_Stored rows:_

** START **

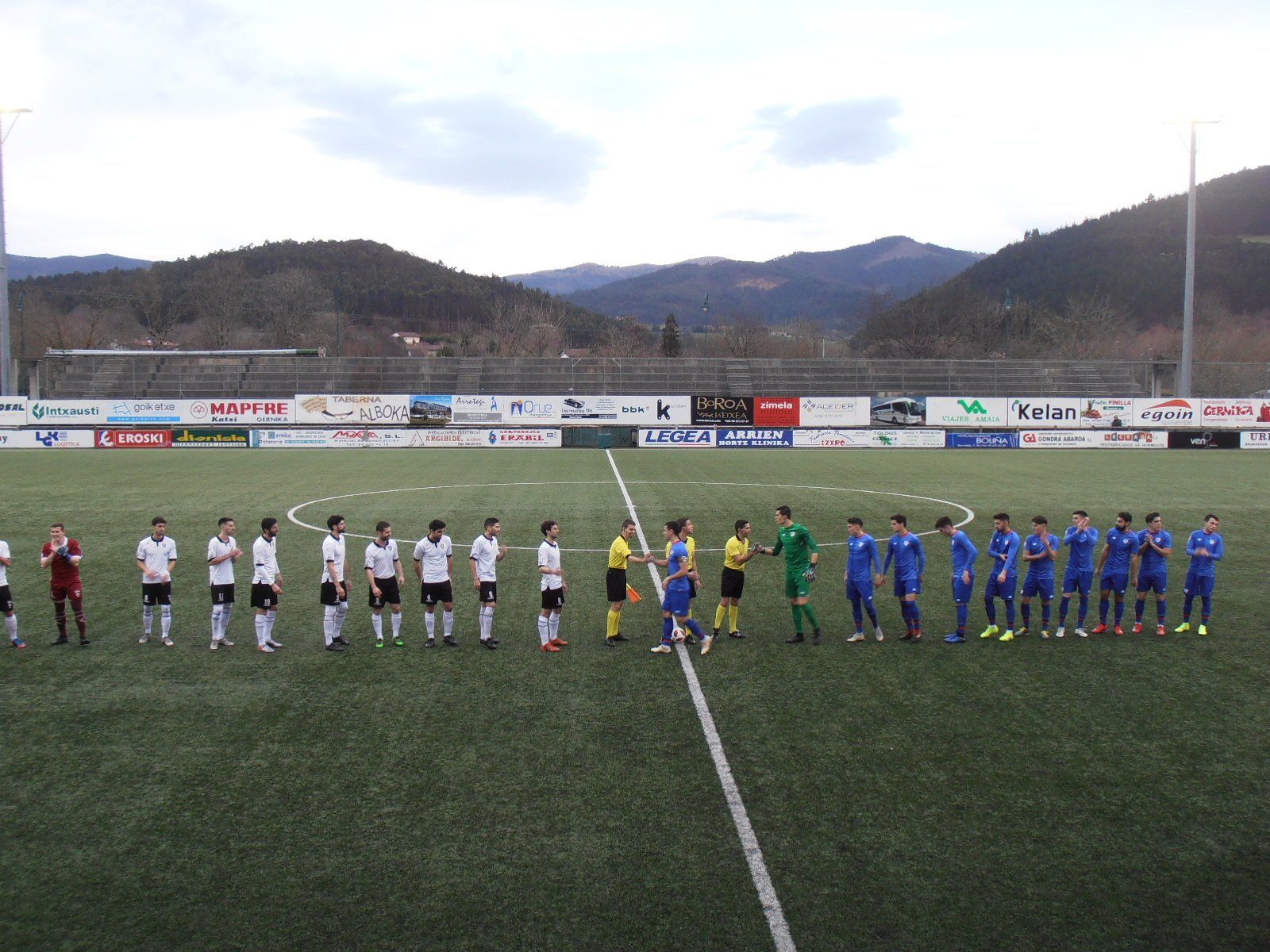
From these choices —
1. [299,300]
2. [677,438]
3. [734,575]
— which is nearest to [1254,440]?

** END **

Turn the rows above into a numbered list of their lines, skipping any blank lines and leaving out the pictures.

_Result of the task:_
1. From these choices —
2. 1. [299,300]
3. 2. [677,438]
4. 3. [734,575]
5. — which is nearest to [1254,440]?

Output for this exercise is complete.